Spatial relationship items:

------

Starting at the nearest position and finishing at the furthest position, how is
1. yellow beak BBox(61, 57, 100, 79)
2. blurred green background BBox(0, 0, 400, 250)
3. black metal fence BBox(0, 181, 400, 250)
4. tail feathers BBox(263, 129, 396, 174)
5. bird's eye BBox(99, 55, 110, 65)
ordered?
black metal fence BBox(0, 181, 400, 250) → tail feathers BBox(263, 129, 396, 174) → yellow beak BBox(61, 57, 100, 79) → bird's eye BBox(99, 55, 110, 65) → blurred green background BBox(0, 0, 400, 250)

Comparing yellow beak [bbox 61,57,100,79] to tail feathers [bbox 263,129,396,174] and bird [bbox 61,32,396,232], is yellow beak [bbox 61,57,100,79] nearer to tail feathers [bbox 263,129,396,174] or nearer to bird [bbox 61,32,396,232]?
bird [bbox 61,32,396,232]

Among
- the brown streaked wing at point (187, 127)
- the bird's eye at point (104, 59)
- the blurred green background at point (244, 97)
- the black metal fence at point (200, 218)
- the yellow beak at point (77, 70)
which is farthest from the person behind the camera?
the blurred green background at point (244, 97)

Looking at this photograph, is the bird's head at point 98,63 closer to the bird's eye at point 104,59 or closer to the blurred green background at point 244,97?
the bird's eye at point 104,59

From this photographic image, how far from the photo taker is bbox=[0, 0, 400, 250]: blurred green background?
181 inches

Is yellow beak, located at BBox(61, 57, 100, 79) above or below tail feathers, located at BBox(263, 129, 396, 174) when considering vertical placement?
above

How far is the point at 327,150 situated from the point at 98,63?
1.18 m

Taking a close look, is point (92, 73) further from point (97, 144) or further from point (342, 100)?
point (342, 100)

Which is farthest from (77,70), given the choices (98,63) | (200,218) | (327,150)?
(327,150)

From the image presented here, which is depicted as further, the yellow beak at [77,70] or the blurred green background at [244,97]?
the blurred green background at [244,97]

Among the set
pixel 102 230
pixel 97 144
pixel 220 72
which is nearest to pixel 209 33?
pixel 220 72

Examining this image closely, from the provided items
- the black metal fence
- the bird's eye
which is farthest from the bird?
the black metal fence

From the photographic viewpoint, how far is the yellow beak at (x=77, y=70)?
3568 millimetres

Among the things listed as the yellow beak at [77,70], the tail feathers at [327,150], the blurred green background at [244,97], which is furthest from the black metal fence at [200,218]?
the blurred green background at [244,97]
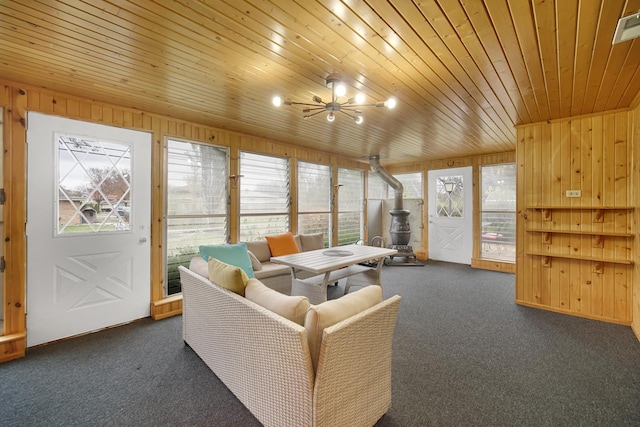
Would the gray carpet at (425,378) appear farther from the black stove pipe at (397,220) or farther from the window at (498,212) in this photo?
the black stove pipe at (397,220)

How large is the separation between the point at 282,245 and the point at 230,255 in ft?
3.44

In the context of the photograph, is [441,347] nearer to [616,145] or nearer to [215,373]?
[215,373]

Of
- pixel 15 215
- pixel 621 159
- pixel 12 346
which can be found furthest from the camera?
pixel 621 159

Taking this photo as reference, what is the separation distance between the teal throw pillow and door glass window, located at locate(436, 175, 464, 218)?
477 centimetres

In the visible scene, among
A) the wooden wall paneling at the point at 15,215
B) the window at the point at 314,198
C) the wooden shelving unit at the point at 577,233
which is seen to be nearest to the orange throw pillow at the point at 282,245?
the window at the point at 314,198

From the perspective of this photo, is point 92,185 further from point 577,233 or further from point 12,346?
point 577,233

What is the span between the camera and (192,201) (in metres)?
3.66

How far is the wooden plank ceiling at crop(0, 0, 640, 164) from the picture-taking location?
1.56 m

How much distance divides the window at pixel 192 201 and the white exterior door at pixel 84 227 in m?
0.28

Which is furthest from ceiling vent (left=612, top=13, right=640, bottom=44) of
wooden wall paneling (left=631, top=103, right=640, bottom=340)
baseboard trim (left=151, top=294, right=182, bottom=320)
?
baseboard trim (left=151, top=294, right=182, bottom=320)

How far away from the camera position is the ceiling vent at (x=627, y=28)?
158cm

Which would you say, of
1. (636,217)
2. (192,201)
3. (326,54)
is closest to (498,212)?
(636,217)

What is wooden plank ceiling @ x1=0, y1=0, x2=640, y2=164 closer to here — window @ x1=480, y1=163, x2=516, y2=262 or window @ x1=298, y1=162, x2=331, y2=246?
window @ x1=298, y1=162, x2=331, y2=246

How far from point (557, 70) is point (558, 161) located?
63.1 inches
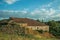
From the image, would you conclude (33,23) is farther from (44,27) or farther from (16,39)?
(16,39)

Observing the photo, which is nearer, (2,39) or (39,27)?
(2,39)

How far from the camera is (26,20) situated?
50438 mm

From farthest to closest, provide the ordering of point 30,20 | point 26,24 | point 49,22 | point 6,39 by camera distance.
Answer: point 49,22
point 30,20
point 26,24
point 6,39

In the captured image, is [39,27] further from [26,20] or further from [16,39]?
[16,39]

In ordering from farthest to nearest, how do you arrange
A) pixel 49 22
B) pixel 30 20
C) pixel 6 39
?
pixel 49 22 < pixel 30 20 < pixel 6 39

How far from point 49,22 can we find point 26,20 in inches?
634

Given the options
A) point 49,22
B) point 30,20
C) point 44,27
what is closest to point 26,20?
point 30,20

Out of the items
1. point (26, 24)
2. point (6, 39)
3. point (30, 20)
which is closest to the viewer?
point (6, 39)

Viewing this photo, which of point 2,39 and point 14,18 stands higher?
point 14,18

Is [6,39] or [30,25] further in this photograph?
[30,25]

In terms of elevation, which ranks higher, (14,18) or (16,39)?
(14,18)

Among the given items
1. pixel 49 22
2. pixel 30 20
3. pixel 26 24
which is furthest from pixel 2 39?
pixel 49 22

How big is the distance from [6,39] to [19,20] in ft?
113

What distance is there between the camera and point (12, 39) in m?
14.6
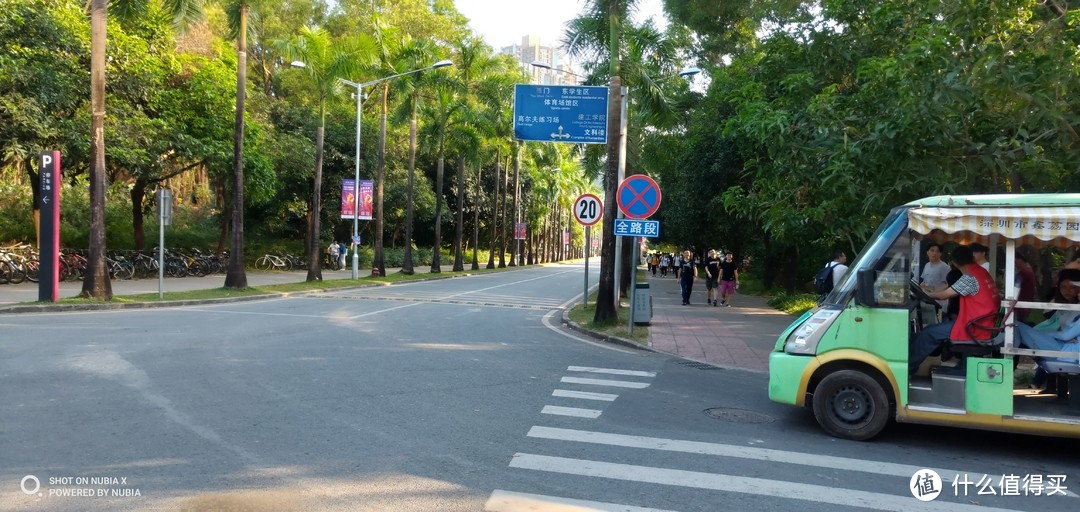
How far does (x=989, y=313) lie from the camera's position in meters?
7.09

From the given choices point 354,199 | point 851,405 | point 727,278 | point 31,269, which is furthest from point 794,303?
point 31,269

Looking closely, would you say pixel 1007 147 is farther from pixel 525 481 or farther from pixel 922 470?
pixel 525 481

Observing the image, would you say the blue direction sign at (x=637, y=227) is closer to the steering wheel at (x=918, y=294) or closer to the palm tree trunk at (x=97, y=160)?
the steering wheel at (x=918, y=294)

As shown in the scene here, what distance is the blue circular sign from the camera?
45.8ft

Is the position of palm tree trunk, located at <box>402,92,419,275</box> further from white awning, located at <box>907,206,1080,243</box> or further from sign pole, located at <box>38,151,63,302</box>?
white awning, located at <box>907,206,1080,243</box>

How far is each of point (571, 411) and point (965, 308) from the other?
4012 millimetres

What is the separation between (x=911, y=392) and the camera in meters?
7.00

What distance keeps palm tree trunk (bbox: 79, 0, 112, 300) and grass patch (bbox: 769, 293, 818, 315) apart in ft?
58.8

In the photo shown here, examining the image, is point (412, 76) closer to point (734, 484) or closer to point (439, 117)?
point (439, 117)

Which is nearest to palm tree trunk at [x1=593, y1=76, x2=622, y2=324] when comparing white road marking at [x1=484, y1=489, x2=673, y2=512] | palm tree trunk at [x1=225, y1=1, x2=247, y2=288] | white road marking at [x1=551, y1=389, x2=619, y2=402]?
white road marking at [x1=551, y1=389, x2=619, y2=402]

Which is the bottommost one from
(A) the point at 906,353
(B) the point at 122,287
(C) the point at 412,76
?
(B) the point at 122,287

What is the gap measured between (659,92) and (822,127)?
8.76 meters

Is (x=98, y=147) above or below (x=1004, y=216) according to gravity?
above

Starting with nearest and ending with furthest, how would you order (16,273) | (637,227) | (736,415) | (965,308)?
(965,308), (736,415), (637,227), (16,273)
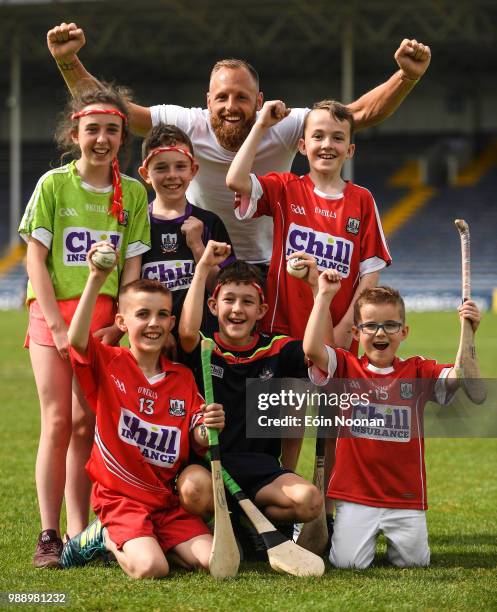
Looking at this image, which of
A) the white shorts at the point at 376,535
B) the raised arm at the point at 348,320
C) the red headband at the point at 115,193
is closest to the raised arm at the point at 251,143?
the red headband at the point at 115,193

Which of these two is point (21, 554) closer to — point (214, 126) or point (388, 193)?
point (214, 126)

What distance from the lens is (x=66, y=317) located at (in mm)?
4707

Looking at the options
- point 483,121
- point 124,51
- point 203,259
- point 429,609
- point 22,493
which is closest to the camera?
point 429,609

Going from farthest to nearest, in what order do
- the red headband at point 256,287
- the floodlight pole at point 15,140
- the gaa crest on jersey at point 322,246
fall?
the floodlight pole at point 15,140, the gaa crest on jersey at point 322,246, the red headband at point 256,287

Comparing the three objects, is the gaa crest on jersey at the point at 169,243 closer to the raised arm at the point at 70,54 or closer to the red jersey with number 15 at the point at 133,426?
the red jersey with number 15 at the point at 133,426

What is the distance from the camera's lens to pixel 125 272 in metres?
4.82

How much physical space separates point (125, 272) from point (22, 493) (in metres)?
2.20

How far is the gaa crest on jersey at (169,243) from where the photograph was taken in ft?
16.1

------

Rewrite everything from the line containing "Among the set" down to the line containing "3568 millimetres", replacing "nearest" with "closest" and leaving all else as it is.

Among the set
pixel 102 230
pixel 97 144
pixel 220 72
which is closest to pixel 209 33?
pixel 220 72

Examining this image closely, from the provided items
- the black metal fence
- the bird's eye
which is farthest from the bird?
the black metal fence

From the photographic viewpoint, how far is the yellow beak at (x=77, y=70)?
3568 millimetres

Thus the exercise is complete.